Document extract
*** Begin section ***

Learning to live (almost) without adverbs. Are there any that you just can't, or don't want, to give up?

"Gently" is at the top of the adverbs I want on my freebie list.

Probably "dryly" or "wryly" as well for very brief remarks that are challenging to completely attribute attitude to by content or context alone. It's unnatural to type out "in a dry tone of voice" or describe expressions or gestures in order to avoid a single word.

I have a brief motto that guides me when I write: "Adverbs are best used like spices, sparingly and strategically."
 
This thread links nicely to the one asking about English exam results, because I couldn't have given an example of an adverb to save my life, which is why I got 4s for both my English GCSEs :) Honestly ... <- is that one? :confused:
 
This thread links nicely to the one asking about English exam results, because I couldn't have given an example of an adverb to save my life, which is why I got 4s for both my English GCSEs :) Honestly ... <- is that one? :confused:

LOL. That is indeed an adverb.
 
Yipee - I just used "wryly" as in
“What a cow.” Hannah sniffed wryly. “She knew I’d cry.”

"Wryly" is one I won't let go of altogether. It's an attitude and tone of voice that's hard to characterize in a word or two, and sometimes it matters.

*** End section ***

Data provided
*** Begin section ***

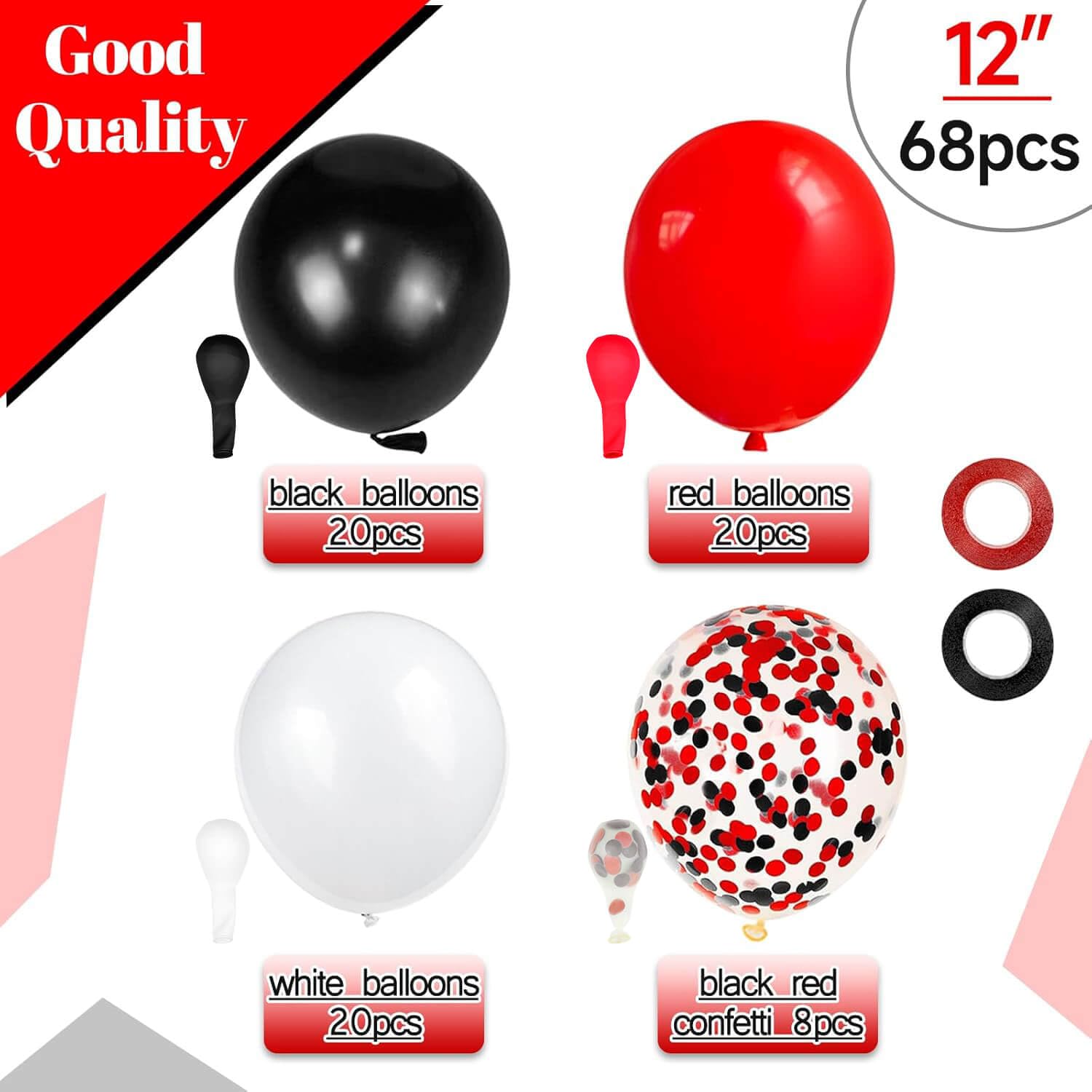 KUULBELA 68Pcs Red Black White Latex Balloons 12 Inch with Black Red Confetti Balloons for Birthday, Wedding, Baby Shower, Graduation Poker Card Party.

*** End section ***

Problem requirements
What motto does one poster in the adverbs thread say guides their writing?

Exercise output
"Adverbs are best used like spices, sparingly and strategically."